Household purchases, which account for about 70 percent of the economy, rose at a 1.7 percent annual rate from April through June, the weakest since the third quarter of 2011, Commerce Department data show.
The figures, along with a slower global economy, help explain why manufacturers are pulling back.
Manufacturing, which accounts for about 12 percent of the economy, fell 0.7 percent in August, the biggest decrease in five months, the Fed’s data showed.
“Manufacturing is clearly decelerating,” said Guy Berger, a U.S. economist at RBS Securities Inc. in Stamford, Connecticut, who predicted a decline. “There is weakness all around in today’s numbers. Manufacturing’s contribution to the economy is coming down.”
Dow Chemical, the biggest U.S. chemical maker, this month announced a new global business structure as it seeks to reduce costs and respond to softening global demand.
“Industries and sectors worldwide are really in the midst of what we consider an incredible challenging environment,” Andrew Liveris, chief executive officer of the Midland, Michigan-based company, told investors at a Sept. 11 conference.
The same day, Dallas-based Texas Instruments, the largest maker of analog chips, said demand in all segments except for wireless is tracking below expectations this quarter.
“Almost all of them are running a little weaker than what we had expected back in July,” Texas Instruments Vice President Ron Slaymaker said in a Sept. 11 teleconference with analysts. “We’re just operating in a weaker demand environment.”
Utility output plunged 3.6 percent, after a 1.3 percent gain the prior month. The figures may reflect some easing after the surge in July, which was the hottest month in the lower 48 states in records going back to 1895, according to the National Oceanic and Atmospheric Administration.
Mining output, which includes oil drilling, decreased 1.8 percent.
The production of motor vehicles and parts fell 4 percent, the most in more than a year, after increasing 2.7 percent the month earlier, today’s report showed. Excluding autos and parts, manufacturing dropped 0.4 percent after a 0.2 percent gain in July.
The latest results on car purchases have been more encouraging. Autos, a source of manufacturing strength, sold at a 14.46 million annual rate last month, the fastest since the surge in August 2009 tied to the government’s “cash-for-clunkers” program. They were up from a 14.05 million pace in July, according to data from Ward’s Automotive Group.
The Fed yesterday announced its third round of large-scale asset purchases since 2008. Chairman Ben S. Bernanke for the first time pledged that the Federal Reserve will buy bonds until the economy gets closer to his goals, cementing his place as the Fed’s most innovative chairman and signaling the battle against unemployment eclipses any concerns about inflation for now.
A stagnant labor market may restrain household spending. Employers added 96,000 workers in August after a 141,000 increase in July.
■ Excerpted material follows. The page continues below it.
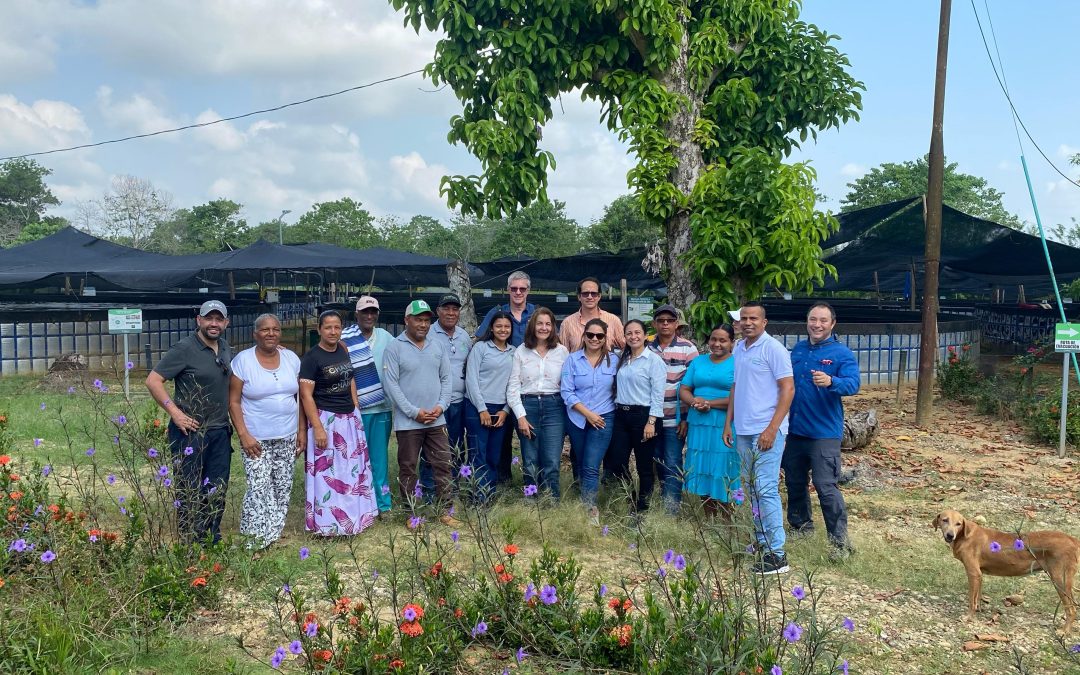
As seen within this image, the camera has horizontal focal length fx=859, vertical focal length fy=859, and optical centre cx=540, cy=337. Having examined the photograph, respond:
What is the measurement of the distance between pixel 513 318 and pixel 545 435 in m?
0.81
Unemployment, which fell to 8.1 percent as more Americans left the labor force, has exceeded 8 percent since February 2009, the longest stretch in monthly records going back to 1948.
“We’re looking for ongoing, sustained improvement in the labor market,” Fed Chairman Ben S. Bernanke said at a press conference yesterday after the central bank said it would buy $40 billion a month in mortgage-backed securities.
Slower-growing foreign markets will crimp export-related activity at U.S. factories. Exports decreased 1 percent in July as American manufacturers shipped fewer automobiles, metals and consumer goods abroad.